There are several ways to minimize the risk of having no coverage. One is to thoroughly review your cases before you apply for insurance. If you discover a potential claim, or circumstances that could give rise to a claim, notify your current carrier immediately. That will ensure coverage even if you disclose it on your application to the new insurer and that insurer excludes it from your next policy.
It is not a bad idea at firms with more than one lawyer to ask each lawyer to fill out a questionnaire or some type of checklist or document stating whether they know of any potential claims.
Factors in Reviewing Claims
One impediment to timely reporting is the fear that reporting everything that could give rise to a claim will negatively affect a lawyer’s insurability and premium. McCarthy says that isn’t necessarily the case at WILMIC. “Lawyers often ask me if their reporting of any matter will automatically tarnish their insurance record. The short answer is ‘no,’ certainly not automatically. As the underwriter, I look beyond the existence of a reported claim and consider a number of factors, weigh them collectively and make a determination, based on circumstances, history, and any other information at my disposal.”
“The typical review of a claim will include consultation with the claims department to help determine if a claim has merit, the degree of negligence, the amount of alleged or actual damages, the circumstances that preceded the claim, the lawyer’s degree of cooperation, and whether the lawyer recognizes some steps he or she can take, if at all possible, to prevent a recurrence.”
McCarthy says lawyers also sometimes believe a costly claim will mean they will automatically be dropped.
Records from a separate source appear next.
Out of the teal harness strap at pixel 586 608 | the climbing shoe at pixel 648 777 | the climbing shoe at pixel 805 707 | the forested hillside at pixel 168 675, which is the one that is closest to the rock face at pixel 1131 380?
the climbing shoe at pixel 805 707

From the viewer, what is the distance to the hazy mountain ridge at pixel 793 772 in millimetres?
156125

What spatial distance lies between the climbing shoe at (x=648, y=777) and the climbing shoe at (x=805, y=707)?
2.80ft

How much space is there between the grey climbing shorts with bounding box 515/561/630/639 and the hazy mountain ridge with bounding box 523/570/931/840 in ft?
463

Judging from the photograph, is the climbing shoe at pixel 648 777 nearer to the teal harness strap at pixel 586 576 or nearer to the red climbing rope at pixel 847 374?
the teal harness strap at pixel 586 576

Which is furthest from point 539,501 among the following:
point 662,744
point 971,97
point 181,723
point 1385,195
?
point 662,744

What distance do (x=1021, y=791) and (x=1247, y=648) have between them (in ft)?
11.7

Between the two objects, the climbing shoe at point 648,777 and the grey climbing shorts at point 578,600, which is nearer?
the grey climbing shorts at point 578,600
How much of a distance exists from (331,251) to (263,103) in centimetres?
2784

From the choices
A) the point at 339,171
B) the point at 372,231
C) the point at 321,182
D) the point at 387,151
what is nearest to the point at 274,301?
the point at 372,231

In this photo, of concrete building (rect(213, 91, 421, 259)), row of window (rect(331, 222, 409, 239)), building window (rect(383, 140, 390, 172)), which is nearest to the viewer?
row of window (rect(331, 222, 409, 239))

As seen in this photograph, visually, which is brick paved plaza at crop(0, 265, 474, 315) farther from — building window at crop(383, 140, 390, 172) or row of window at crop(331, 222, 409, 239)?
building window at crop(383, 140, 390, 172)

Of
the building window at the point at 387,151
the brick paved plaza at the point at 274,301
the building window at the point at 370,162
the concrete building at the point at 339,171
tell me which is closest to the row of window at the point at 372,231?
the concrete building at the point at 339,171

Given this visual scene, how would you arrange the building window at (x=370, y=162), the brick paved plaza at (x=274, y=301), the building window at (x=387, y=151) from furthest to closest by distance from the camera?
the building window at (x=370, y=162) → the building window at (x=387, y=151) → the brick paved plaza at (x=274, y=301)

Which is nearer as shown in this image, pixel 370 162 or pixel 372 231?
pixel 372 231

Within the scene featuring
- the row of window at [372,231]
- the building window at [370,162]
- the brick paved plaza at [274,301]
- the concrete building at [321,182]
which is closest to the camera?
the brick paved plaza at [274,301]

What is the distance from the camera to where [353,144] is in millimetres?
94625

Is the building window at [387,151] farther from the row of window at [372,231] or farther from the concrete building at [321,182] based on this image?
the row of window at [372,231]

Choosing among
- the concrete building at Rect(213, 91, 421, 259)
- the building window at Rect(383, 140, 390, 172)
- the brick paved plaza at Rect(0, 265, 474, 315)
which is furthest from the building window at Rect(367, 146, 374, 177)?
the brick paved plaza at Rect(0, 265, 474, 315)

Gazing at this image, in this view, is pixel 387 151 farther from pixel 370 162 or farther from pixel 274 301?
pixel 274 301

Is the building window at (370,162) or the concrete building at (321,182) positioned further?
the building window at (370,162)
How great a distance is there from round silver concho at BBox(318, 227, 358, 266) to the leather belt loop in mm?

McCarthy says that is also not necessarily the case at WILMIC. “In addition to reviewing the factors I just mentioned, I will also take into account the lawyer’s previous claim history, both frequency and severity, and the lawyer’s longevity as a policyholder. Those are all important considerations.”
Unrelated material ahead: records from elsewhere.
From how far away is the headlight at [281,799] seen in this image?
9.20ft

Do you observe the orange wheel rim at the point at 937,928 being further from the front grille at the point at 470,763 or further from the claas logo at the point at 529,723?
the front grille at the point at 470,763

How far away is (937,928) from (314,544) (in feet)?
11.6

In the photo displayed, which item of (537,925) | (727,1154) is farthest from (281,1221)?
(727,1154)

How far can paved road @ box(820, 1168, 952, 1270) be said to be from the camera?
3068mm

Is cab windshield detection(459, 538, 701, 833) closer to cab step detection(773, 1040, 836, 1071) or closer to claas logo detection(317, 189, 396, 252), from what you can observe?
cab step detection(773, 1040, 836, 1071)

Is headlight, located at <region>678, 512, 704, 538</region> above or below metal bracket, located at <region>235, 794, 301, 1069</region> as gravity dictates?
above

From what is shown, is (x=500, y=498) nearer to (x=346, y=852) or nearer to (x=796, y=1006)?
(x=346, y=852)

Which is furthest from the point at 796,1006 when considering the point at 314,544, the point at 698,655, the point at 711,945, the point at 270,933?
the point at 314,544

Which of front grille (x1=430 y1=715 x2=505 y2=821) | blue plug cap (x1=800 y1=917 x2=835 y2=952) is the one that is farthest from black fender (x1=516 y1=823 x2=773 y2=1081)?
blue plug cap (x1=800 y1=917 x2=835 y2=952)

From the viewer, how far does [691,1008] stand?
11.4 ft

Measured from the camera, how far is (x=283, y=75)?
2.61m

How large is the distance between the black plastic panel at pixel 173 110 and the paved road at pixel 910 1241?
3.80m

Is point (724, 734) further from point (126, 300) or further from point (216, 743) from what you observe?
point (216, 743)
As for a premium increase, McCarthy says that too is not done as a matter of course, but rather after consideration of many factors. “I use information received from the claims department as well as claims history, longevity with us, and the nature of the claims or potential claims and any information that will give me the complete picture of a particular lawyer or law firm. Only after all the factors are considered could premium be affected. WILMIC makes every reasonable effort to avoid premium increases. On the other hand, lawyers with no claims or less costly claims can rightfully expect to pay less premium than a lawyer with a significant claim.”
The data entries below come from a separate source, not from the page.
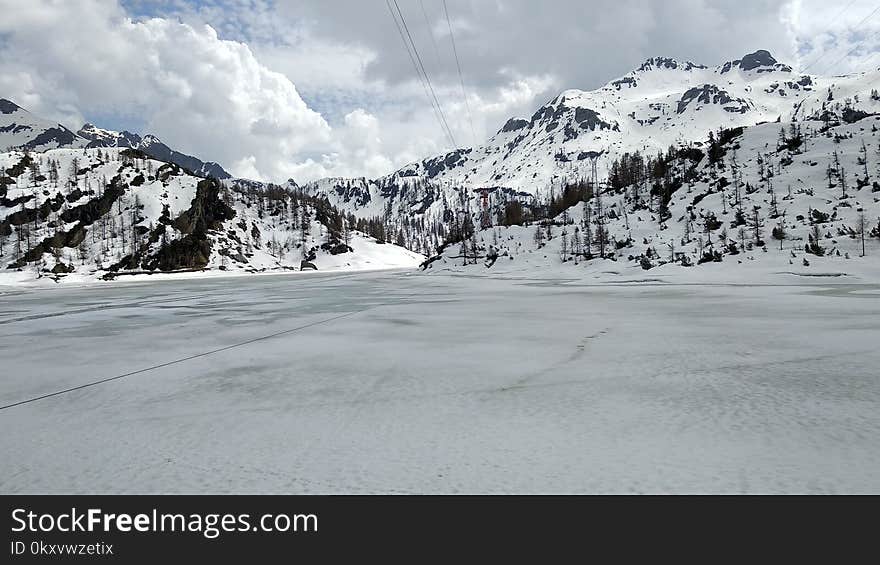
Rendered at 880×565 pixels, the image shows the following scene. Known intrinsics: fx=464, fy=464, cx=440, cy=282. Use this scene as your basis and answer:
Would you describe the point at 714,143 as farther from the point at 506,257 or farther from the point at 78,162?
the point at 78,162

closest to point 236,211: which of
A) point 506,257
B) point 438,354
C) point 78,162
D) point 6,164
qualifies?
point 78,162

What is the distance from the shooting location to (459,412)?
3434mm

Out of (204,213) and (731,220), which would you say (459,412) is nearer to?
(731,220)

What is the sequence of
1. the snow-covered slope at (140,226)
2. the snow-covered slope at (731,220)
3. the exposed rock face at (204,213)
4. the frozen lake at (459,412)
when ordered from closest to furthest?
the frozen lake at (459,412)
the snow-covered slope at (731,220)
the snow-covered slope at (140,226)
the exposed rock face at (204,213)

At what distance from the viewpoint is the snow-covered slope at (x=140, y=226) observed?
10312cm

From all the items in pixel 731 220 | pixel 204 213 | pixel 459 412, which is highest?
A: pixel 204 213

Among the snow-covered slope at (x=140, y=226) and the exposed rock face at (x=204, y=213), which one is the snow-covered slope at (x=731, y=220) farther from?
the exposed rock face at (x=204, y=213)

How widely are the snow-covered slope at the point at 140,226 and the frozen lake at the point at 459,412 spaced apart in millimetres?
104423

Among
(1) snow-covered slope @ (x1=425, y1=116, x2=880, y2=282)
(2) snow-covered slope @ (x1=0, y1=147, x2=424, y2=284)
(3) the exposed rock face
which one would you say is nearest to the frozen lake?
(1) snow-covered slope @ (x1=425, y1=116, x2=880, y2=282)

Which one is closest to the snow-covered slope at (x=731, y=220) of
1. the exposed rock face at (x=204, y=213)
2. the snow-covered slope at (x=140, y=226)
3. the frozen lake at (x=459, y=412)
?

Lawyers should not fear reporting potential claims or circumstances that may give rise to a malpractice claim. While that is not a pleasant task, it is necessary to ensure and protect the coverage they have paid for with their premiums. The claims-made nature of legal malpractice insurance policies requires that the notice be given in writing at the time you first become aware of a matter that a reasonably prudent lawyer might expect to be the basis of a claim. That will protect your coverage if the matter develops into a claim, and it gives your insurance carrier a chance to work with you on possible repair of the problem, investigate the circumstances thoroughly, and develop defenses to the claim if necessary.
As McCarthy says, “Lawyers may be surprised to learn that many of these matters do not have much, if any, impact on premium. And the risk of losing coverage is just not worth it. It’s better to be safe than sorry.”